### TEXTE EXTRAIT ###

Et vous, lisez-vous le belge?

Les lettres belges francophones seraient-elles à la mode? © J. Van Belle - WBI
Ysaline Parisis
Ysaline Parisis Journaliste livres

Pour sa 33e édition, le Salon du livre de Genève mettait la Belgique francophone à l’honneur. L’occasion, pour une littérature en quête d’identité et de visibilité, de faire campagne.

Coprésident, aux côtés de Lydie Salvayre, du 33e Salon du livre de Genève, l’écrivain et journaliste Eric Fottorino inaugurait voici quelques jours cette nouvelle édition par une citation d’Annie Ernaux: « La littérature nous ouvre la porte de pays qu’on ne connaît pas. » C’est d’autant plus vrai, sans doute, que le grand événement annuel des lettres suisses déroulait cette année le tapis rouge à une zone géographique – proche et méconnue à la fois. Un pays, ou plutôt un territoire, que les officiels suisses cachent mal, ce soir-là, leur embarras à présenter, sous le contrôle de la ministre Alda Greoli: « La Belgique francophone mais pas française », « La Vallonie » (sic), « La fédération… attendez je reprends mon papier pour ne pas me tromper… Wallonie… Bruxelles… J’espère que c’est dans le bon ordre! » Un peu à l’écart de la cérémonie, Aurore Boraczek, responsable Lettres et livres au sein du Service culture de Wallonie-Bruxelles international (WBI), s’affaire: « C’est le premier jour et on craint déjà de ne pas avoir assez de livres jusqu’à dimanche tant les gens achètent! » Le salon démarre bien, pour la Fédération Wallonie-Bruxelles (FWB). Ville native de Rousseau et de Germaine de Staël, Genève est aussi un endroit de commerce…

Conçu en étroite collaboration entre le ministère de la FWB et WBI, le dispositif est impressionnant. Un stand de 500 m², 38 auteur.e.s ayant fait le déplacement, plus de 40 éditeurs représentés, une exposition présentant huit maisons d’édition Jeunesse et leurs talents, cinq tables à dédicaces… et un bar à bières. Le tout signalé par une gigantesque banderole blanche: « Lisez-vous le belge? » Pour inaugurer cette toute nouvelle appellation, qui entend désormais faciliter grandement l’identité de la « marque » à l’export (il fallait, jusqu’ici, dans les salons et les foires, faire son chemin jusqu’à un stand « Belgique Wallonie Bruxelles » un peu répulsif), WBI a même conçu des goodies – coffrets « publicitaires » rassemblant trente petites oeuvres de nos auteurs et illustrateurs, signets, autocollants, badges… Carton plein: les visiteurs suisses les portent et les emportent. En même temps que le programme détaillant cinq jours de rencontres avec une littérature sous les feux de la rampe.

### EXTRAIT DES DONNÉES ###

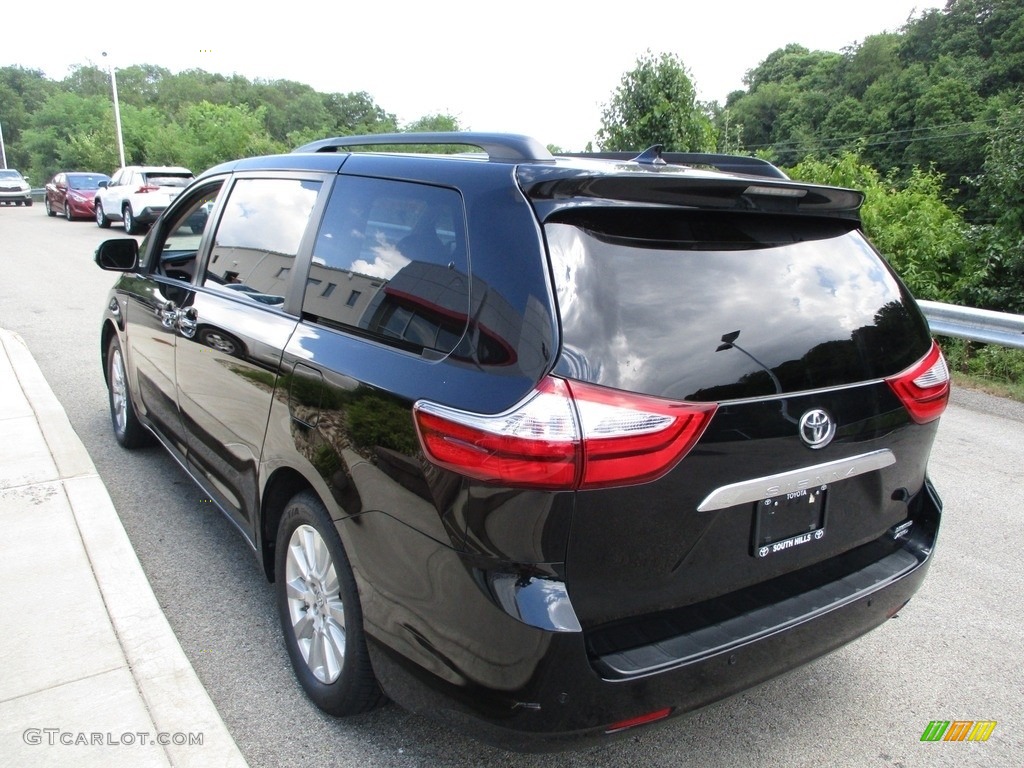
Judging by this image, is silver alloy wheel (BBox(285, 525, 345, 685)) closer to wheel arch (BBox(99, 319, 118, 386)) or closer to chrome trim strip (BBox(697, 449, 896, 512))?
chrome trim strip (BBox(697, 449, 896, 512))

###

Reprenez l'article sur la Belgique francophone invitée au Salon du livre de Genève et poursuivez-le à partir de sa dernière phrase.

Après Simenon

Les lettres belges francophones seraient-elles devenues « tendance »? Adeline Dieudonné emmenant la dernière rentrée littéraire avec le succès fulgurant de La Vraie Vie, Jean-Marc Turine remportant le prix des Cinq continents pour La Théo des fleuves et le bédéiste Julien Lambert un Fauve au récent festival d’Angoulême avec Villervermine, Caroline Lamarche décrochant la semaine dernière le Goncourt de la nouvelle pour Nous sommes à la lisière, et Antoine Wauters au même moment le Prix du deuxième roman des mains de son président Sorj Chalandon pour Pense aux pierres sous tes pas: ils ne sont que quelques exemples récents de la reconnaissance publique et critique des auteurs belges écrivant en français. Silvie Philippart de Foy est chargée pour le ministère de la FWB de la promotion de nos auteurs à l’étranger: « Quelque chose est en train de changer: avant, il valait mieux cacher tout lien à la Belgique ; maintenant, on devient à la mode: certains éditeurs français mettent la nationalité belge en avant, comme si elle avait un petit côté exotique, différent. » Cela n’a effectivement pas toujours été le cas. Le programme de la scène noir-jaune-rouge à Genève l’affirme d’ailleurs comme un aveu: « Longtemps, la littérature belge francophone a hésité à se lever: comment exister si tardivement en étant si petite, si peu convaincue de son existence, de sa légitimité, et avec des voisins aussi intimidants? »

Dans le public, le romancier Michel Claise, récent Prix des lycéens de littérature, et la ministre Alda Greoli.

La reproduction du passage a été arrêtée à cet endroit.